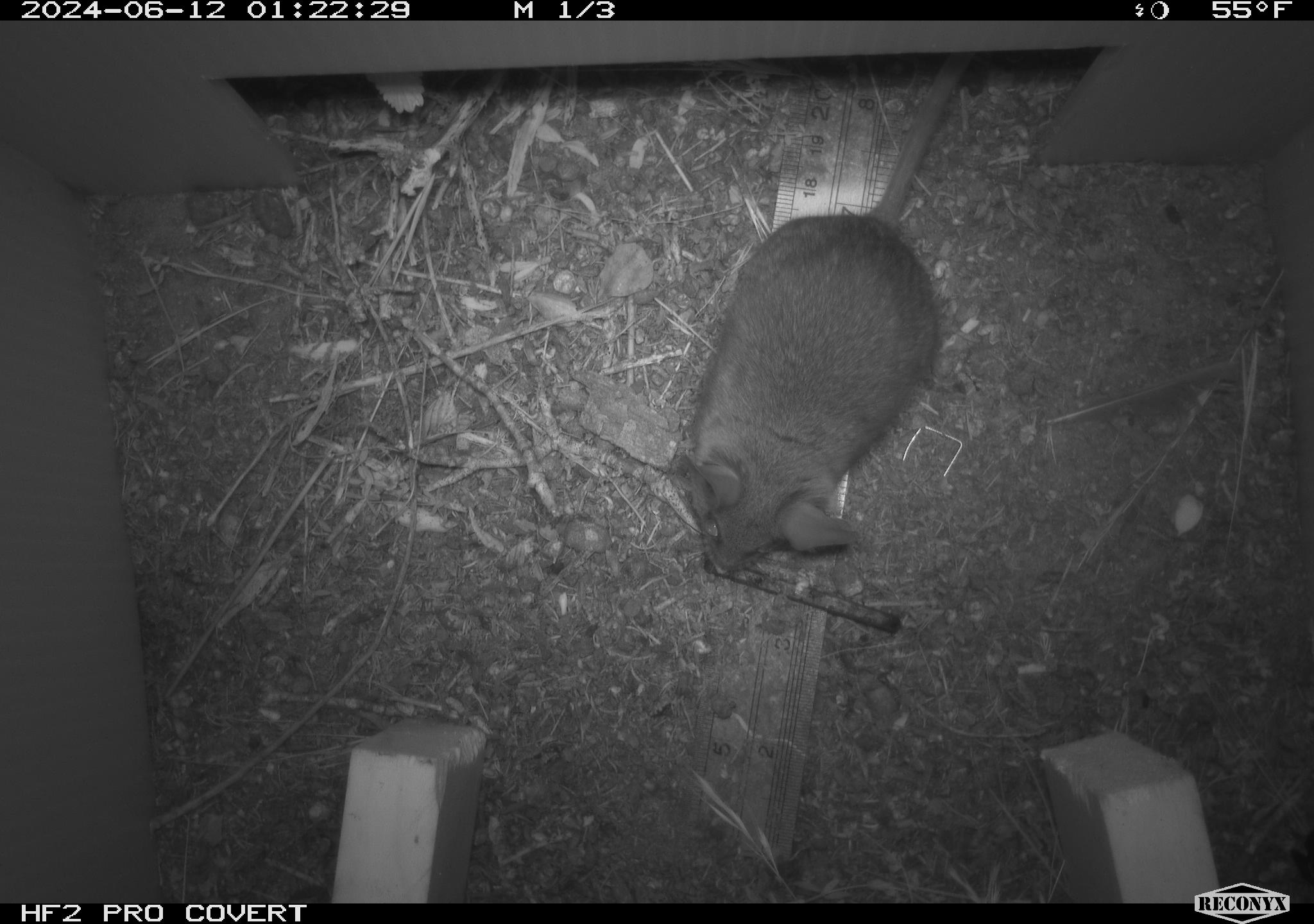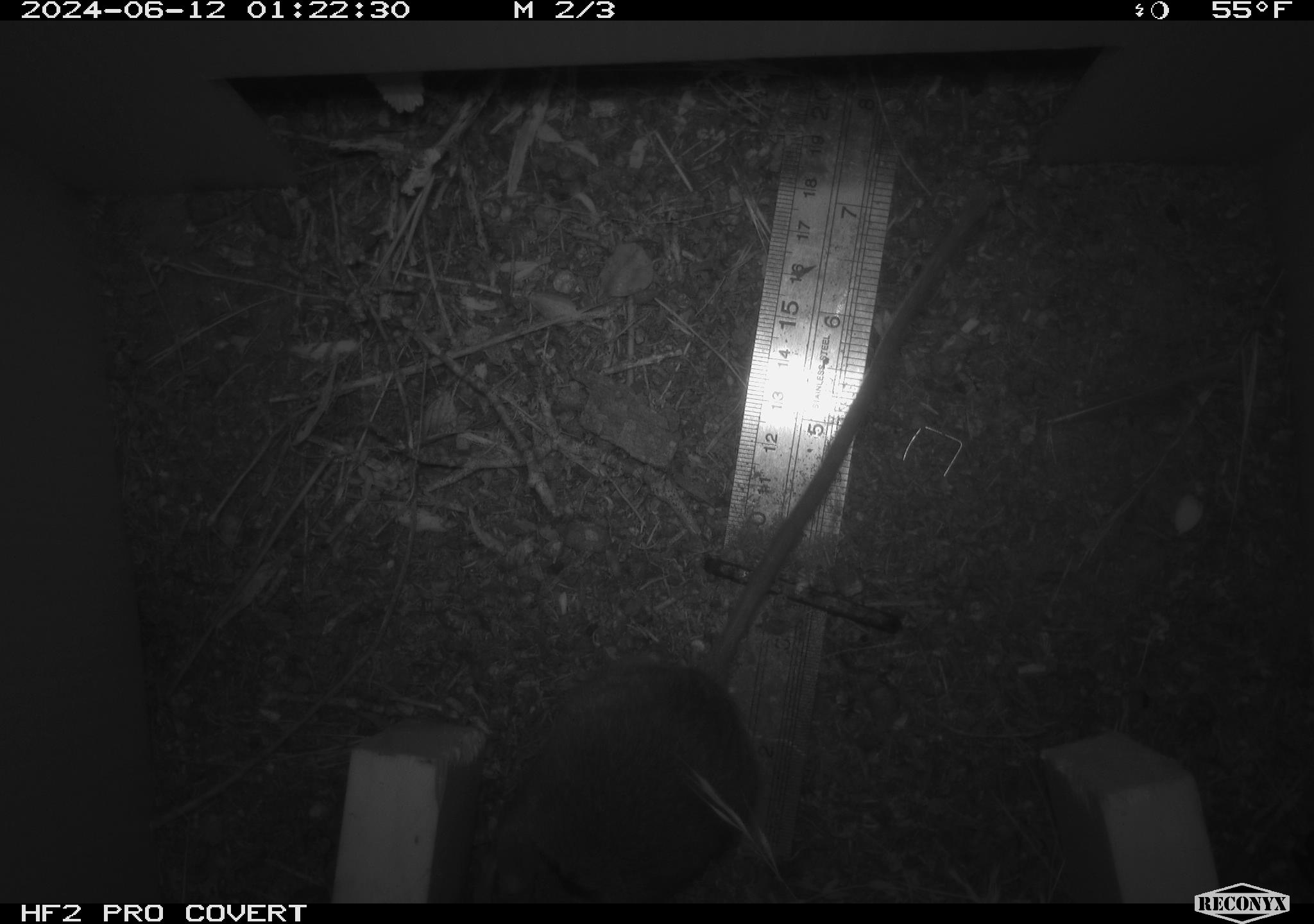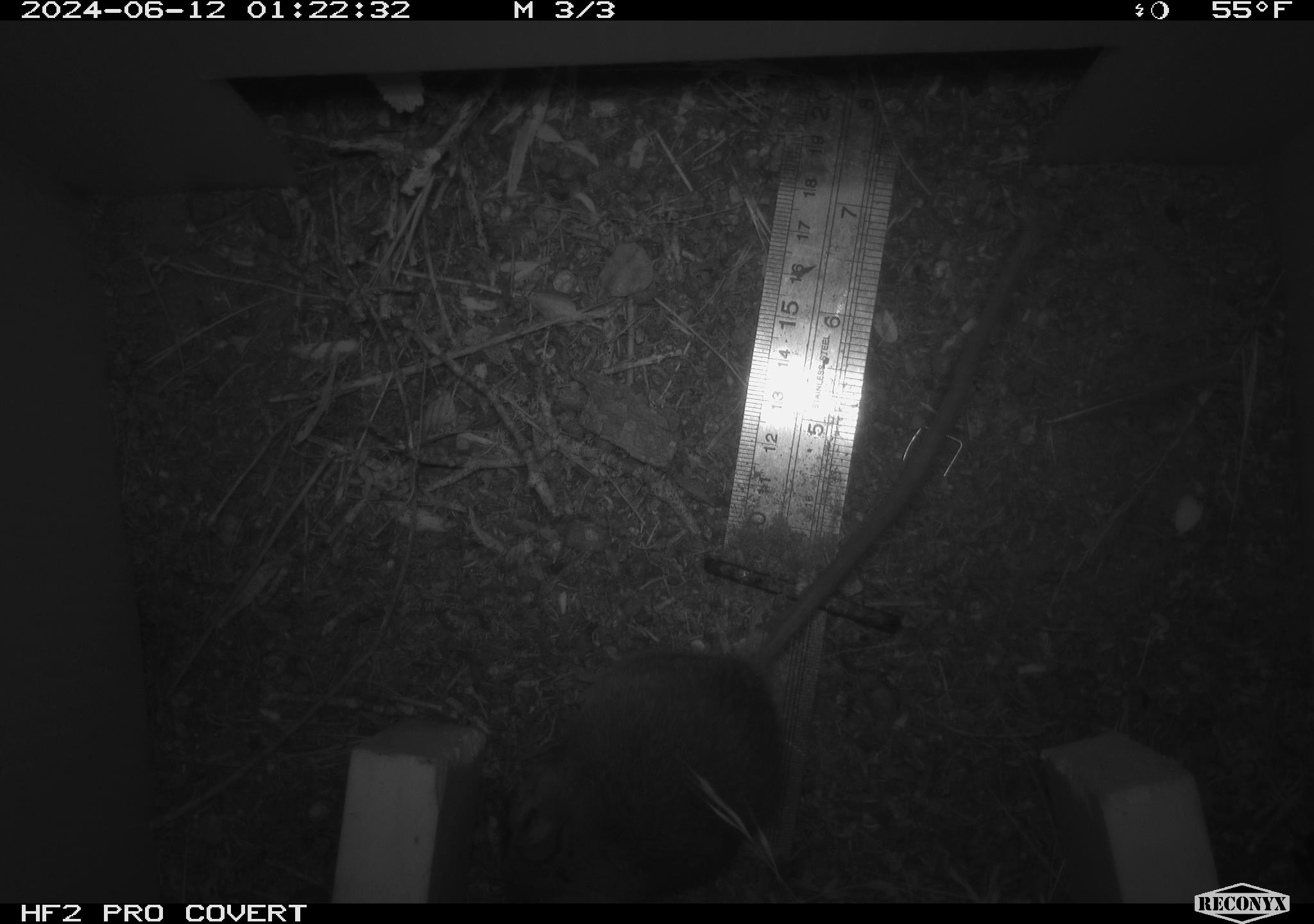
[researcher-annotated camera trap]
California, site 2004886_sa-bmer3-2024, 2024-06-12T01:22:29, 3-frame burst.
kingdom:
::::::::
**DIRECTIONS FOR THIS TASK:** Output the material verbatim, skipping the images.

**THE ANSWER:**
[researcher-annotated camera trap]
California, site 2004886_sa-bmer3-2024, 2024-06-12T01:22:29, 3-frame burst.
kingdom:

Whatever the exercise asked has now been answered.